Les collaborateurs, par nature, s’appuient sur le passé car ils savent ce qui a été et ignorent ce qui adviendra. Le changement est insécurisant. En tant que nouveau manager, il est important de respecter ce besoin de stabilité. Pour faire évoluer l’équipe, le manager introduit des changements de façon progressive et surtout, démontre en quoi ces changements seront bénéfiques. Par ex. si un manager souhaite passer d’un mode de communication purement oral à un outil de gestion de projet collaboratif, il sera plus facile d’en faire l’adoption progressive. D’abord, démontrer les bénéfices : gain de temps, réduction des mails redondants, meilleure traçabilité. Ensuite, accompagner l’équipe dans la prise en main du nouvel outil, offrir une formation courte et rester disponible pour répondre aux questions. Cette approche progressive et pédagogique réduira les résistances.

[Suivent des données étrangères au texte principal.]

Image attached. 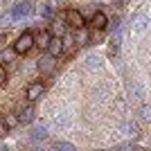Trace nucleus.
<instances>
[{"label": "nucleus", "instance_id": "obj_1", "mask_svg": "<svg viewBox=\"0 0 151 151\" xmlns=\"http://www.w3.org/2000/svg\"><path fill=\"white\" fill-rule=\"evenodd\" d=\"M34 45H36L34 34L25 32V34H20V36L16 38V43H14V52H16V54H27V52H29Z\"/></svg>", "mask_w": 151, "mask_h": 151}, {"label": "nucleus", "instance_id": "obj_2", "mask_svg": "<svg viewBox=\"0 0 151 151\" xmlns=\"http://www.w3.org/2000/svg\"><path fill=\"white\" fill-rule=\"evenodd\" d=\"M63 18H65V25H70V27H75V29H79V27H83L86 25V20H83V16L77 9H68V12L63 14Z\"/></svg>", "mask_w": 151, "mask_h": 151}, {"label": "nucleus", "instance_id": "obj_3", "mask_svg": "<svg viewBox=\"0 0 151 151\" xmlns=\"http://www.w3.org/2000/svg\"><path fill=\"white\" fill-rule=\"evenodd\" d=\"M16 117H18L20 124H32V120H34V106H32V101L29 104H23V106L16 111Z\"/></svg>", "mask_w": 151, "mask_h": 151}, {"label": "nucleus", "instance_id": "obj_4", "mask_svg": "<svg viewBox=\"0 0 151 151\" xmlns=\"http://www.w3.org/2000/svg\"><path fill=\"white\" fill-rule=\"evenodd\" d=\"M43 93H45V86L41 81H34V83L27 86V95H25V97H27V101H36Z\"/></svg>", "mask_w": 151, "mask_h": 151}, {"label": "nucleus", "instance_id": "obj_5", "mask_svg": "<svg viewBox=\"0 0 151 151\" xmlns=\"http://www.w3.org/2000/svg\"><path fill=\"white\" fill-rule=\"evenodd\" d=\"M47 52H50L54 59H59L63 52H65V47H63V38H61V36H52L50 45H47Z\"/></svg>", "mask_w": 151, "mask_h": 151}, {"label": "nucleus", "instance_id": "obj_6", "mask_svg": "<svg viewBox=\"0 0 151 151\" xmlns=\"http://www.w3.org/2000/svg\"><path fill=\"white\" fill-rule=\"evenodd\" d=\"M149 25H151V18L147 16V14H138V16H133V23H131L133 32H145Z\"/></svg>", "mask_w": 151, "mask_h": 151}, {"label": "nucleus", "instance_id": "obj_7", "mask_svg": "<svg viewBox=\"0 0 151 151\" xmlns=\"http://www.w3.org/2000/svg\"><path fill=\"white\" fill-rule=\"evenodd\" d=\"M29 14H32V2H20L12 9L14 18H23V16H29Z\"/></svg>", "mask_w": 151, "mask_h": 151}, {"label": "nucleus", "instance_id": "obj_8", "mask_svg": "<svg viewBox=\"0 0 151 151\" xmlns=\"http://www.w3.org/2000/svg\"><path fill=\"white\" fill-rule=\"evenodd\" d=\"M88 41H90V32L86 29V25L79 27V29H77V34H75V43H77V45H88Z\"/></svg>", "mask_w": 151, "mask_h": 151}, {"label": "nucleus", "instance_id": "obj_9", "mask_svg": "<svg viewBox=\"0 0 151 151\" xmlns=\"http://www.w3.org/2000/svg\"><path fill=\"white\" fill-rule=\"evenodd\" d=\"M129 95H131V99H142V97H145V90H142V86H140L138 81H131L129 83Z\"/></svg>", "mask_w": 151, "mask_h": 151}, {"label": "nucleus", "instance_id": "obj_10", "mask_svg": "<svg viewBox=\"0 0 151 151\" xmlns=\"http://www.w3.org/2000/svg\"><path fill=\"white\" fill-rule=\"evenodd\" d=\"M106 23H108V18H106V14H104V12H97V14L93 16L95 29H104V27H106Z\"/></svg>", "mask_w": 151, "mask_h": 151}, {"label": "nucleus", "instance_id": "obj_11", "mask_svg": "<svg viewBox=\"0 0 151 151\" xmlns=\"http://www.w3.org/2000/svg\"><path fill=\"white\" fill-rule=\"evenodd\" d=\"M54 68V57H43L41 59V61H38V70H41V72H50V70Z\"/></svg>", "mask_w": 151, "mask_h": 151}, {"label": "nucleus", "instance_id": "obj_12", "mask_svg": "<svg viewBox=\"0 0 151 151\" xmlns=\"http://www.w3.org/2000/svg\"><path fill=\"white\" fill-rule=\"evenodd\" d=\"M50 41H52V34H50V32H43V34L38 36L36 45H38V47H43V50H47V45H50Z\"/></svg>", "mask_w": 151, "mask_h": 151}, {"label": "nucleus", "instance_id": "obj_13", "mask_svg": "<svg viewBox=\"0 0 151 151\" xmlns=\"http://www.w3.org/2000/svg\"><path fill=\"white\" fill-rule=\"evenodd\" d=\"M32 138H34V140H43V138H47V129H45V126H36V129L32 131Z\"/></svg>", "mask_w": 151, "mask_h": 151}, {"label": "nucleus", "instance_id": "obj_14", "mask_svg": "<svg viewBox=\"0 0 151 151\" xmlns=\"http://www.w3.org/2000/svg\"><path fill=\"white\" fill-rule=\"evenodd\" d=\"M2 120L7 122V126H9V129H12V126H16V124H20V122H18V117H16V113H7L5 117H2Z\"/></svg>", "mask_w": 151, "mask_h": 151}, {"label": "nucleus", "instance_id": "obj_15", "mask_svg": "<svg viewBox=\"0 0 151 151\" xmlns=\"http://www.w3.org/2000/svg\"><path fill=\"white\" fill-rule=\"evenodd\" d=\"M140 115H142V120L151 122V106L149 104H142V106H140Z\"/></svg>", "mask_w": 151, "mask_h": 151}, {"label": "nucleus", "instance_id": "obj_16", "mask_svg": "<svg viewBox=\"0 0 151 151\" xmlns=\"http://www.w3.org/2000/svg\"><path fill=\"white\" fill-rule=\"evenodd\" d=\"M126 131L131 133L133 138H138V135H140V126L135 124V122H129V124H126Z\"/></svg>", "mask_w": 151, "mask_h": 151}, {"label": "nucleus", "instance_id": "obj_17", "mask_svg": "<svg viewBox=\"0 0 151 151\" xmlns=\"http://www.w3.org/2000/svg\"><path fill=\"white\" fill-rule=\"evenodd\" d=\"M57 149H63V151H75V145H70V142H57Z\"/></svg>", "mask_w": 151, "mask_h": 151}, {"label": "nucleus", "instance_id": "obj_18", "mask_svg": "<svg viewBox=\"0 0 151 151\" xmlns=\"http://www.w3.org/2000/svg\"><path fill=\"white\" fill-rule=\"evenodd\" d=\"M2 83H7V70H5V65H0V86Z\"/></svg>", "mask_w": 151, "mask_h": 151}, {"label": "nucleus", "instance_id": "obj_19", "mask_svg": "<svg viewBox=\"0 0 151 151\" xmlns=\"http://www.w3.org/2000/svg\"><path fill=\"white\" fill-rule=\"evenodd\" d=\"M88 65L90 68H99V59L97 57H88Z\"/></svg>", "mask_w": 151, "mask_h": 151}, {"label": "nucleus", "instance_id": "obj_20", "mask_svg": "<svg viewBox=\"0 0 151 151\" xmlns=\"http://www.w3.org/2000/svg\"><path fill=\"white\" fill-rule=\"evenodd\" d=\"M7 129H9V126H7V122H5V120H0V135H5Z\"/></svg>", "mask_w": 151, "mask_h": 151}, {"label": "nucleus", "instance_id": "obj_21", "mask_svg": "<svg viewBox=\"0 0 151 151\" xmlns=\"http://www.w3.org/2000/svg\"><path fill=\"white\" fill-rule=\"evenodd\" d=\"M54 32H57V34H63V25H59V23H54Z\"/></svg>", "mask_w": 151, "mask_h": 151}, {"label": "nucleus", "instance_id": "obj_22", "mask_svg": "<svg viewBox=\"0 0 151 151\" xmlns=\"http://www.w3.org/2000/svg\"><path fill=\"white\" fill-rule=\"evenodd\" d=\"M50 14H52L50 7H43V9H41V16H50Z\"/></svg>", "mask_w": 151, "mask_h": 151}]
</instances>
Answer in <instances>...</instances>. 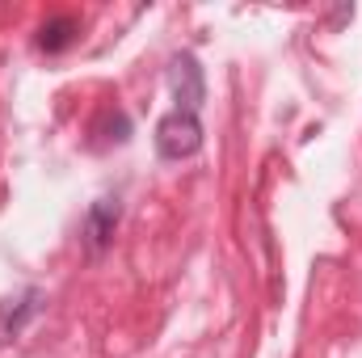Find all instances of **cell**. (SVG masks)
<instances>
[{"mask_svg":"<svg viewBox=\"0 0 362 358\" xmlns=\"http://www.w3.org/2000/svg\"><path fill=\"white\" fill-rule=\"evenodd\" d=\"M156 156L160 161H189L198 148H202V118L189 114V110H169L160 122H156Z\"/></svg>","mask_w":362,"mask_h":358,"instance_id":"obj_1","label":"cell"},{"mask_svg":"<svg viewBox=\"0 0 362 358\" xmlns=\"http://www.w3.org/2000/svg\"><path fill=\"white\" fill-rule=\"evenodd\" d=\"M118 224H122V198H118V194H101V198H93L89 211H85V219H81V245H85L89 258L105 253V249L114 245Z\"/></svg>","mask_w":362,"mask_h":358,"instance_id":"obj_2","label":"cell"},{"mask_svg":"<svg viewBox=\"0 0 362 358\" xmlns=\"http://www.w3.org/2000/svg\"><path fill=\"white\" fill-rule=\"evenodd\" d=\"M93 135V148H122L131 139V114L122 105H105L89 127Z\"/></svg>","mask_w":362,"mask_h":358,"instance_id":"obj_6","label":"cell"},{"mask_svg":"<svg viewBox=\"0 0 362 358\" xmlns=\"http://www.w3.org/2000/svg\"><path fill=\"white\" fill-rule=\"evenodd\" d=\"M42 291L38 287H25L17 299H8L4 308H0V342H13V337H21V329L42 312Z\"/></svg>","mask_w":362,"mask_h":358,"instance_id":"obj_4","label":"cell"},{"mask_svg":"<svg viewBox=\"0 0 362 358\" xmlns=\"http://www.w3.org/2000/svg\"><path fill=\"white\" fill-rule=\"evenodd\" d=\"M76 38H81V21H76L72 13H55V17H47V21L38 25V34H34L38 51H47V55H64Z\"/></svg>","mask_w":362,"mask_h":358,"instance_id":"obj_5","label":"cell"},{"mask_svg":"<svg viewBox=\"0 0 362 358\" xmlns=\"http://www.w3.org/2000/svg\"><path fill=\"white\" fill-rule=\"evenodd\" d=\"M169 93H173L177 110H189V114L202 110V101H206V72H202L194 51H177L169 59Z\"/></svg>","mask_w":362,"mask_h":358,"instance_id":"obj_3","label":"cell"}]
</instances>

Finalement, la réussite c'est d'assurer une transition plutôt que de subir ou provoquer un retour en arrière total. Le principal défi pour le nouveau manager est d’accélérer cette transition vers la Normalisation et la Performance, en maintenant une certaine stabilité tout en gagnant progressivement la confiance et sa crédibilité. Cette dynamique est cruciale dans des environnements où la continuité de la performance est essentielle, comme dans des projets à forts enjeux ou des équipes spécialisées. Réussir la reprise d’une équipe est un exercice de finesse et de maturité managériale.